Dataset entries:

BEGIN

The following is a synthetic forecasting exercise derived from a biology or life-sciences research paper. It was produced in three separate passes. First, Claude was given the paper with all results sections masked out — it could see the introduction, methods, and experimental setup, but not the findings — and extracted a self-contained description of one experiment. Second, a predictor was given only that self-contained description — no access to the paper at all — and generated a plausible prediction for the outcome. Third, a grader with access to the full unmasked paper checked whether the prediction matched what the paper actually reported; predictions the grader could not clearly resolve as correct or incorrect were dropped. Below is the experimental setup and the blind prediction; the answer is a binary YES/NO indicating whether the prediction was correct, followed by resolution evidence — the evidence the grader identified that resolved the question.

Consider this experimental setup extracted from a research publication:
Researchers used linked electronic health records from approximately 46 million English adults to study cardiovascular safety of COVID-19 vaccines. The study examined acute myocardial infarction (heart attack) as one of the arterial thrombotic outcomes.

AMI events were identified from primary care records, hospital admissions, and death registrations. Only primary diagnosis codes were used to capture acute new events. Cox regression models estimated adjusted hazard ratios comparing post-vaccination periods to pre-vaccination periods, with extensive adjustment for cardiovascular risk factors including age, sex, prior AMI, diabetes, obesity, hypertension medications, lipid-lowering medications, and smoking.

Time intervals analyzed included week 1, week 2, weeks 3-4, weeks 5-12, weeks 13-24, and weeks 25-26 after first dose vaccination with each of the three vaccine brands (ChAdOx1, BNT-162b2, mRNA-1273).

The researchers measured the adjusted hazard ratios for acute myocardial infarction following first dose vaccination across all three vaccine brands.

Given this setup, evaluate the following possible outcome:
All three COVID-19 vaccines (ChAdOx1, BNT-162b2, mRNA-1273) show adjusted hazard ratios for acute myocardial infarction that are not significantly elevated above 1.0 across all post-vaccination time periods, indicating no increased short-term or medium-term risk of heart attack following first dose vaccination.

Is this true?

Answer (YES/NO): YES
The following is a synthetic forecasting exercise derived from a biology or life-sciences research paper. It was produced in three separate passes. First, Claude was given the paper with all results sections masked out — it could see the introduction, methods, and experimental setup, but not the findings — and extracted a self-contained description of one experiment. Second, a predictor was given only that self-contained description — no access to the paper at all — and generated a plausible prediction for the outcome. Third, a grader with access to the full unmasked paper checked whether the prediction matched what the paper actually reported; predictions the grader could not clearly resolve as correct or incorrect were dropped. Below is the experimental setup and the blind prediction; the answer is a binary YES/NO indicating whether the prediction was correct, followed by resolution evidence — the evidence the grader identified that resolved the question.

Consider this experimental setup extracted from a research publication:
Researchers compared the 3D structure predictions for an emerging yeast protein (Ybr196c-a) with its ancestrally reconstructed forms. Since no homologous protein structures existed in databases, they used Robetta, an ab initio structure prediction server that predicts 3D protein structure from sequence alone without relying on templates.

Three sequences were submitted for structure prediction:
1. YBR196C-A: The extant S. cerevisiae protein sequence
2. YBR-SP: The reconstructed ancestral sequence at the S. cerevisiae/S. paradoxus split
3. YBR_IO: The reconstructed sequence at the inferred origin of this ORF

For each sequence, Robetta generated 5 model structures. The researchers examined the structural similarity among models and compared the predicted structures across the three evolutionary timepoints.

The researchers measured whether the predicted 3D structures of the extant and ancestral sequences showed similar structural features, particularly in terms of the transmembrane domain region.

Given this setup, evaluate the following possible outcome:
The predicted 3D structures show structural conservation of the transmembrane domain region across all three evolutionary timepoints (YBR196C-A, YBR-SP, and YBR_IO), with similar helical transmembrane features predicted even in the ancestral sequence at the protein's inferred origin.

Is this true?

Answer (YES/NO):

END

Work order: Return every entry exactly; no line may be missing.

Written answer:
The following is a synthetic forecasting exercise derived from a biology or life-sciences research paper. It was produced in three separate passes. First, Claude was given the paper with all results sections masked out — it could see the introduction, methods, and experimental setup, but not the findings — and extracted a self-contained description of one experiment. Second, a predictor was given only that self-contained description — no access to the paper at all — and generated a plausible prediction for the outcome. Third, a grader with access to the full unmasked paper checked whether the prediction matched what the paper actually reported; predictions the grader could not clearly resolve as correct or incorrect were dropped. Below is the experimental setup and the blind prediction; the answer is a binary YES/NO indicating whether the prediction was correct, followed by resolution evidence — the evidence the grader identified that resolved the question.

Consider this experimental setup extracted from a research publication:
Researchers used linked electronic health records from approximately 46 million English adults to study cardiovascular safety of COVID-19 vaccines. The study examined acute myocardial infarction (heart attack) as one of the arterial thrombotic outcomes.

AMI events were identified from primary care records, hospital admissions, and death registrations. Only primary diagnosis codes were used to capture acute new events. Cox regression models estimated adjusted hazard ratios comparing post-vaccination periods to pre-vaccination periods, with extensive adjustment for cardiovascular risk factors including age, sex, prior AMI, diabetes, obesity, hypertension medications, lipid-lowering medications, and smoking.

Time intervals analyzed included week 1, week 2, weeks 3-4, weeks 5-12, weeks 13-24, and weeks 25-26 after first dose vaccination with each of the three vaccine brands (ChAdOx1, BNT-162b2, mRNA-1273).

The researchers measured the adjusted hazard ratios for acute myocardial infarction following first dose vaccination across all three vaccine brands.

Given this setup, evaluate the following possible outcome:
All three COVID-19 vaccines (ChAdOx1, BNT-162b2, mRNA-1273) show adjusted hazard ratios for acute myocardial infarction that are not significantly elevated above 1.0 across all post-vaccination time periods, indicating no increased short-term or medium-term risk of heart attack following first dose vaccination.

Is this true?

Answer (YES/NO): YES
The following is a synthetic forecasting exercise derived from a biology or life-sciences research paper. It was produced in three separate passes. First, Claude was given the paper with all results sections masked out — it could see the introduction, methods, and experimental setup, but not the findings — and extracted a self-contained description of one experiment. Second, a predictor was given only that self-contained description — no access to the paper at all — and generated a plausible prediction for the outcome. Third, a grader with access to the full unmasked paper checked whether the prediction matched what the paper actually reported; predictions the grader could not clearly resolve as correct or incorrect were dropped. Below is the experimental setup and the blind prediction; the answer is a binary YES/NO indicating whether the prediction was correct, followed by resolution evidence — the evidence the grader identified that resolved the question.

Consider this experimental setup extracted from a research publication:
Researchers compared the 3D structure predictions for an emerging yeast protein (Ybr196c-a) with its ancestrally reconstructed forms. Since no homologous protein structures existed in databases, they used Robetta, an ab initio structure prediction server that predicts 3D protein structure from sequence alone without relying on templates.

Three sequences were submitted for structure prediction:
1. YBR196C-A: The extant S. cerevisiae protein sequence
2. YBR-SP: The reconstructed ancestral sequence at the S. cerevisiae/S. paradoxus split
3. YBR_IO: The reconstructed sequence at the inferred origin of this ORF

For each sequence, Robetta generated 5 model structures. The researchers examined the structural similarity among models and compared the predicted structures across the three evolutionary timepoints.

The researchers measured whether the predicted 3D structures of the extant and ancestral sequences showed similar structural features, particularly in terms of the transmembrane domain region.

Given this setup, evaluate the following possible outcome:
The predicted 3D structures show structural conservation of the transmembrane domain region across all three evolutionary timepoints (YBR196C-A, YBR-SP, and YBR_IO), with similar helical transmembrane features predicted even in the ancestral sequence at the protein's inferred origin.

Is this true?

Answer (YES/NO):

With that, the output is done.